LLMs Can Teach Themselves to Better Predict the Future
This addresses the problem of improving forecasting accuracy in LLMs for applications requiring future predictions, though it is incremental as it builds on existing fine-tuning methods.
The paper tackles the problem of enhancing large language models' forecasting capabilities by introducing an outcome-driven fine-tuning framework that uses model self-play to generate and rank reasoning trajectories based on actual outcomes, then fine-tunes via Direct Preference Optimization. The result is a 7-10% increase in prediction accuracy for models like Phi-4 14B and DeepSeek-R1 14B, matching the performance of larger frontier models like GPT-4o.

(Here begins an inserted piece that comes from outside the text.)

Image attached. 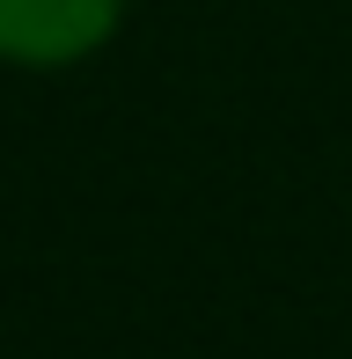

We present an outcome-driven fine-tuning framework that enhances the forecasting capabilities of large language models (LLMs) without relying on human-curated reasoning samples. Our method leverages model self-play to generate pairs of diverse reasoning trajectories and probabilistic forecasts for a set of diverse questions that resolve after the models' knowledge cutoff date. We then rank pairs of these reasoning traces by their distance to the actual outcomes before fine-tuning the model via Direct Preference Optimization (DPO). On a separate test set, our approach increases prediction accuracy of Phi-4 14B and DeepSeek-R1 14B by between 7--10\% over a base model and a DPO fine-tuned control model with randomized labels, bringing them on par with forecasting capabilities of much larger frontier models like GPT-4o.